#### [ESERCIZIO]
Ricopia dal testo sul centro Experia il passo che parte dalle parole "A pensarti adesso, impegnato" e si ferma dopo "ma come mai?".

#### [TESTO ESTRATTO]
-=-=-=-=-

Venticinque anni fa in via Plebiscito gli spazi abbandonati dell’ex cinema Esperia venivano occupati da un gruppo di giovani: era il 16 maggio del 1992, e nasceva il Centro Sociale (in seguito Centro Popolare) Experia. Uno dei protagonisti di quell’esperienza è stato Ciccio Mannino, oggi dottore di ricerca in Storia Urbana. Mannino in un lungo post sulla propria pagina Facebook definisce l’Experia “uno spazio abbandonato recuperato e restituito alla città e all’Antico Corso che ha ospitato un laboratorio permanente di idee e di pratiche sociali“. Temi trasferiti oggi nell’associazione Officine Culturali, che si trova a poche centinaia di metri dallo storico centro popolare chiuso forzatamente nel 2009 con uno sgombero, all’interno del Monastero dei Benedettini di cui cura la fruizione. “Premetto però – spiega Mannino – che tutte le considerazioni che farò di seguito sono assolutamente a titolo personale, e non riguardano in alcun modo la posizione delle organizzazioni con cui ho lavorato o lavoro tutt’ora”.
A pensarti adesso, impegnato nel mondo culturale tramite una associazione come Officine Culturali, che peraltro insiste sullo stesso quartiere, come vedi quella esperienza che hai definito politica? Esperienza che hai lasciato nel 2005, ma come mai?
“Insomma, ho messo piede all’Antico Corso nel ’92 e ancora non me ne sono andato… Per me la militanza era certamente un fatto ideologico ma anche uno strumento per creare opportunità sociali, organizzarmi con le persone con cui avevo deciso di condividere quella esperienza per produrre luoghi e occasioni di consapevolezza, coesione e rivendicazione. Quella è stata una fase della mia vita importantissima, che ho dovuto interrompere nel 2005 per una lunga e brutta vicenda familiare, vicenda che mi ha fatto riflettere sulla finitezza della vita. Alla fine riprendere i ritmi della militanza per me è stato praticamente impossibile. Non ce l’ho fatta. Ma non sono riuscito a mancare all’appello la notte dell’assurdo sgombero dell’ottobre del 2009, per stare il più vicino possibile ai miei compagni di una vita.

-=-=-=-=-

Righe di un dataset

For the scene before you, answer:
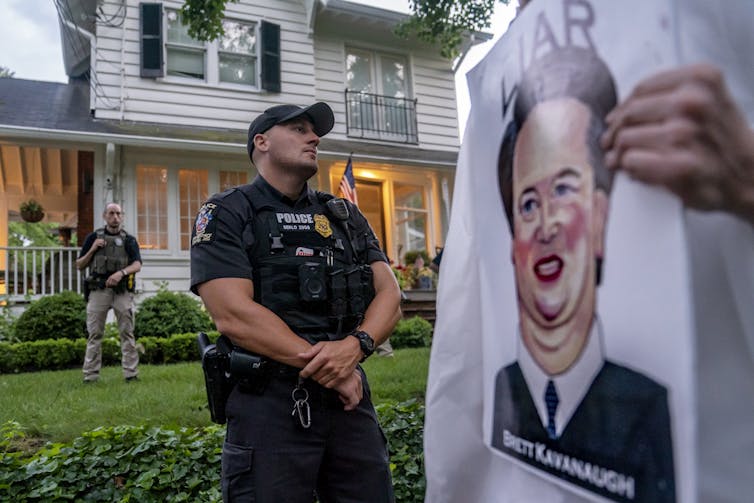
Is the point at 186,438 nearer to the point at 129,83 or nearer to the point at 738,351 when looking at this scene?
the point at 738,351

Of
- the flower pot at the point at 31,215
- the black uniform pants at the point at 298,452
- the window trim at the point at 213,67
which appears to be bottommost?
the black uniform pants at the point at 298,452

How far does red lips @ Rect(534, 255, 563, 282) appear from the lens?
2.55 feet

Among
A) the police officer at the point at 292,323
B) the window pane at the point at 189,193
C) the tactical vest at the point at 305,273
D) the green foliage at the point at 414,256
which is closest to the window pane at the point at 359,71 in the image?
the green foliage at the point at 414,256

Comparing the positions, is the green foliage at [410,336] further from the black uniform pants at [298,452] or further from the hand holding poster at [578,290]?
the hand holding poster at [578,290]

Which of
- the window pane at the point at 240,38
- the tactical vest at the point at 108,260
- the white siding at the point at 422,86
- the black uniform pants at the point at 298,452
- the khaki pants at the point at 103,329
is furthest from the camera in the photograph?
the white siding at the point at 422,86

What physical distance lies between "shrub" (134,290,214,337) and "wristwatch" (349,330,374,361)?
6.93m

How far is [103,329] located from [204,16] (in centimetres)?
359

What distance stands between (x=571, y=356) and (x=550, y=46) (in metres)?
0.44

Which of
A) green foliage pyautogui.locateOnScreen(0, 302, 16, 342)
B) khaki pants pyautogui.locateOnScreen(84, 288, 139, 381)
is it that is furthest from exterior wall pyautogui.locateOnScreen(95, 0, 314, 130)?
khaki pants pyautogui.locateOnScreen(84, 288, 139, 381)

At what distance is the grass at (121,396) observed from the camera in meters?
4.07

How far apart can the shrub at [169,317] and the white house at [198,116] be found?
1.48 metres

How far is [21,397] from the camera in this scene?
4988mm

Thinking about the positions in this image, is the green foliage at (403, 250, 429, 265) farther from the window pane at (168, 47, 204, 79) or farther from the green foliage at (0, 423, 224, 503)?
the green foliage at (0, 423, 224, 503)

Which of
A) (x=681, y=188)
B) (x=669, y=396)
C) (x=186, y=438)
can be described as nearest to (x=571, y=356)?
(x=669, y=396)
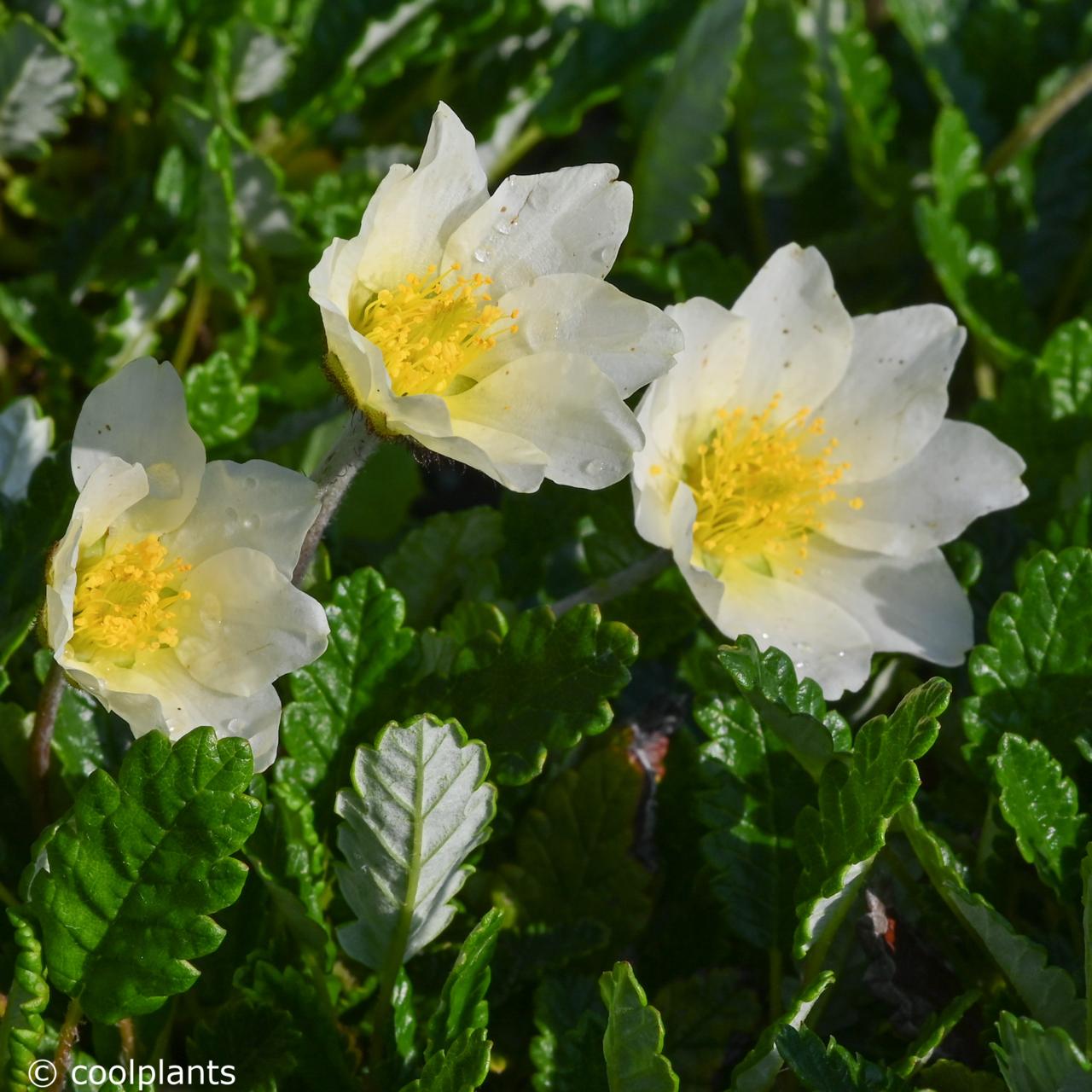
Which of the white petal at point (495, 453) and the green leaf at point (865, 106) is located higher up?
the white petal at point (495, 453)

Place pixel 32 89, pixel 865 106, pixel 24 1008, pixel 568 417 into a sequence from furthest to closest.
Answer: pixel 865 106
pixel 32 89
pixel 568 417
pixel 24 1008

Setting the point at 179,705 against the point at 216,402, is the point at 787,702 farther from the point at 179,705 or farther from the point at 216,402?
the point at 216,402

-=-=-=-=-

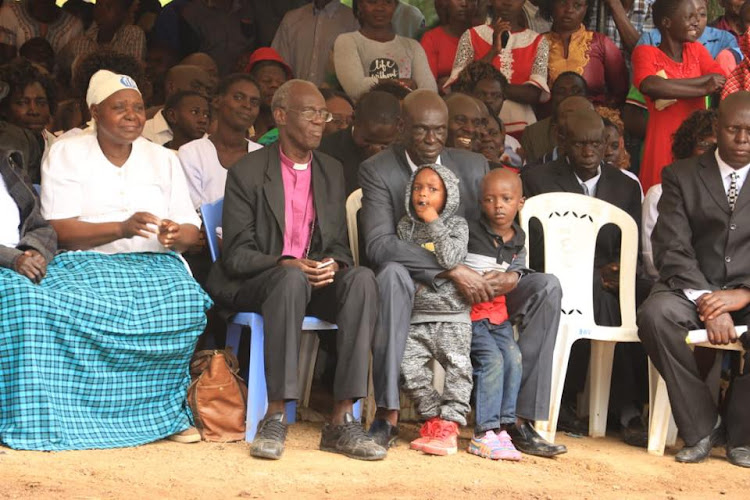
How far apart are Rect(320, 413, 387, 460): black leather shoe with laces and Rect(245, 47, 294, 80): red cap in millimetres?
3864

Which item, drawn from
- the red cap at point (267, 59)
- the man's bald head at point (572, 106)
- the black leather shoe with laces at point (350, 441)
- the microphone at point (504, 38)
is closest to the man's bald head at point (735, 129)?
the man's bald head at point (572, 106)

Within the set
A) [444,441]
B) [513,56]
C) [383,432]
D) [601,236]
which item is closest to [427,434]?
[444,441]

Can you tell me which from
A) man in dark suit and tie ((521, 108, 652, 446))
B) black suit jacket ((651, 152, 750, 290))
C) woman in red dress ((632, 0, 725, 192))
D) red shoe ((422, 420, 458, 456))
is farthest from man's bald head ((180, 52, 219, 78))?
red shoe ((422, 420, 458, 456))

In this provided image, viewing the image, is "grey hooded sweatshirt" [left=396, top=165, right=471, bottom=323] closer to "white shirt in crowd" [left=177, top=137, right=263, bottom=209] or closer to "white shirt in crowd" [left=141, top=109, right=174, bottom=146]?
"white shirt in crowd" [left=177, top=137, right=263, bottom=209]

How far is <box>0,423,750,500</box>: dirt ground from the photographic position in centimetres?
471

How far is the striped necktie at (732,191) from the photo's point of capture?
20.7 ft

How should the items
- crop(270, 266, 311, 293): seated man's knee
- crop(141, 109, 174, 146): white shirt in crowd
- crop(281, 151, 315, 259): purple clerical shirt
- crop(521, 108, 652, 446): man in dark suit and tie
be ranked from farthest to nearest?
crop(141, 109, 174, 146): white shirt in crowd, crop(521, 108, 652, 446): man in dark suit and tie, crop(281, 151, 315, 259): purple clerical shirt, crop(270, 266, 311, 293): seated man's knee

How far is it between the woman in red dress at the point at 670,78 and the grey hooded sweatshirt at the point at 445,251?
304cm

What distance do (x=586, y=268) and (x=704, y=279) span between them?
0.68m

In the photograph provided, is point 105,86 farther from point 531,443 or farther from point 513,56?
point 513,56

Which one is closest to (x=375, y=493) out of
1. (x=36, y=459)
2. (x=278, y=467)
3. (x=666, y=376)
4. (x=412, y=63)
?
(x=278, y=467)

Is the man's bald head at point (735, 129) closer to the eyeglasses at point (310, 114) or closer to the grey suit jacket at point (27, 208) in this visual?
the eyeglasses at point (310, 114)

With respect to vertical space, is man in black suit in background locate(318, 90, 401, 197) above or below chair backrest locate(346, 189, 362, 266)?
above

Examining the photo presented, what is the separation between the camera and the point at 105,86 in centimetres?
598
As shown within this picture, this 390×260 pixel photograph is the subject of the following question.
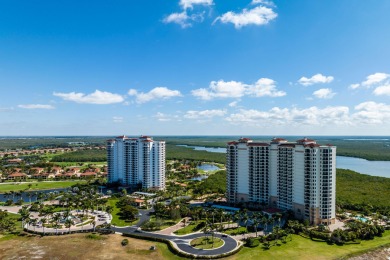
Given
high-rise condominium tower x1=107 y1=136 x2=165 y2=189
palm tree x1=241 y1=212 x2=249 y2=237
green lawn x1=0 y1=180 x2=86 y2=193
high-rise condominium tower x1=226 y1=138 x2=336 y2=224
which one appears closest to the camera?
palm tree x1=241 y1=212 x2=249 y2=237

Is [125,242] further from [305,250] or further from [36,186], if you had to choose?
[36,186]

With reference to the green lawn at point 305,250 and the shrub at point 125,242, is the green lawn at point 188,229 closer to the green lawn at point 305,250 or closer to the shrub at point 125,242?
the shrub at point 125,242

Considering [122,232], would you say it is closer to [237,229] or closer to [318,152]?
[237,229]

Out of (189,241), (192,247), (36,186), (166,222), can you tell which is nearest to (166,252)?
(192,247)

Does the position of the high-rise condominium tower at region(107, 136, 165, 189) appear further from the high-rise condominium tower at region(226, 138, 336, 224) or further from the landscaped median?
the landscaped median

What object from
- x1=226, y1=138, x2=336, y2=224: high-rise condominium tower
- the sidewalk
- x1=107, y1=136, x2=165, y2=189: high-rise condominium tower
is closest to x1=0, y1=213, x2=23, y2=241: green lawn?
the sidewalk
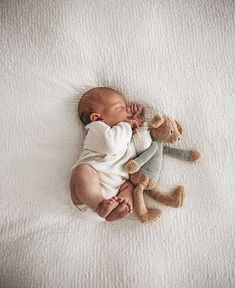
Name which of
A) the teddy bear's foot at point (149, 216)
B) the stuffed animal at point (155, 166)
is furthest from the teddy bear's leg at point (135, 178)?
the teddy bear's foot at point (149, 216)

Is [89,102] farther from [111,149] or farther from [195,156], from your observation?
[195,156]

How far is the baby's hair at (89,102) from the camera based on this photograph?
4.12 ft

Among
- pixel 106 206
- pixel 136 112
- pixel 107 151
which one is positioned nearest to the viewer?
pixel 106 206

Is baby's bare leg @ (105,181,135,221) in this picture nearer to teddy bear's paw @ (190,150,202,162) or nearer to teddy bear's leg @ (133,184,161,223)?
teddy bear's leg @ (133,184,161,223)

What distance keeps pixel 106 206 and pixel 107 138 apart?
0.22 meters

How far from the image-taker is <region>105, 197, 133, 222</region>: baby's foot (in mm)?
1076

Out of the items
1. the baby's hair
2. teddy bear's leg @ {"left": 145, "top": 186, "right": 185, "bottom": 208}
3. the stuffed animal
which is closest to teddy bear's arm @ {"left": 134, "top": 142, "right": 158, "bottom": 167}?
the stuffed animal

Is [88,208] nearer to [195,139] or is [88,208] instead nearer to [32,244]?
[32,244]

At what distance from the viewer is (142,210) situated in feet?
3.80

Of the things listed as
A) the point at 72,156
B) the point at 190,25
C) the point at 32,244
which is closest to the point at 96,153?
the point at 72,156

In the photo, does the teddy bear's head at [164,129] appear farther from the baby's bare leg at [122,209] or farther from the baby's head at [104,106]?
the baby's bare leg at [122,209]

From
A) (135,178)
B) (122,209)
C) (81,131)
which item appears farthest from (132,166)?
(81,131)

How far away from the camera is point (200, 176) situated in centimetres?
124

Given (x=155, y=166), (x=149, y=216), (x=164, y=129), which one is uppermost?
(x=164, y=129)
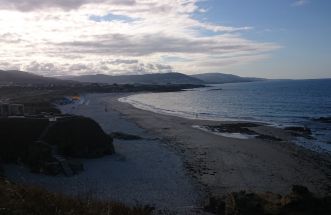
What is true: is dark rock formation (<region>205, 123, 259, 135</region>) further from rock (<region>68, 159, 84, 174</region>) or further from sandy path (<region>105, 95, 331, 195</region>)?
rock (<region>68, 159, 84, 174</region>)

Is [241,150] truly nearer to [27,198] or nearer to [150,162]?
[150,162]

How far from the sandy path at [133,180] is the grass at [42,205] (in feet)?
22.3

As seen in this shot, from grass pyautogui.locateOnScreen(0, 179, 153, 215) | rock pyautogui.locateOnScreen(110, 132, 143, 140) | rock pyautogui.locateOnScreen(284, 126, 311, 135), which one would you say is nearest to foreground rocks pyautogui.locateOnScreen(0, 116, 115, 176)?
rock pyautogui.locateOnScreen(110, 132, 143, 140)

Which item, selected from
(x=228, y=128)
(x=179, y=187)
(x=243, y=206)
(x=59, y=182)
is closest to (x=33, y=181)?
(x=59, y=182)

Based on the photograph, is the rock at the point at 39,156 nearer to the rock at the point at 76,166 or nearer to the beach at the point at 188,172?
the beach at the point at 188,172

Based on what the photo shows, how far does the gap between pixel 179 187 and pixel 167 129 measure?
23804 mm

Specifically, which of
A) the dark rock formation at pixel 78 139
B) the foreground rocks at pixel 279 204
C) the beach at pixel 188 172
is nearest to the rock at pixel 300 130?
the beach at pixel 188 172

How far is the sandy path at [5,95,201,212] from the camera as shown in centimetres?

-=-=-=-=-

#### [ESITO DEL COMPITO]
A pensarti adesso, impegnato nel mondo culturale tramite una associazione come Officine Culturali, che peraltro insiste sullo stesso quartiere, come vedi quella esperienza che hai definito politica? Esperienza che hai lasciato nel 2005, ma come mai?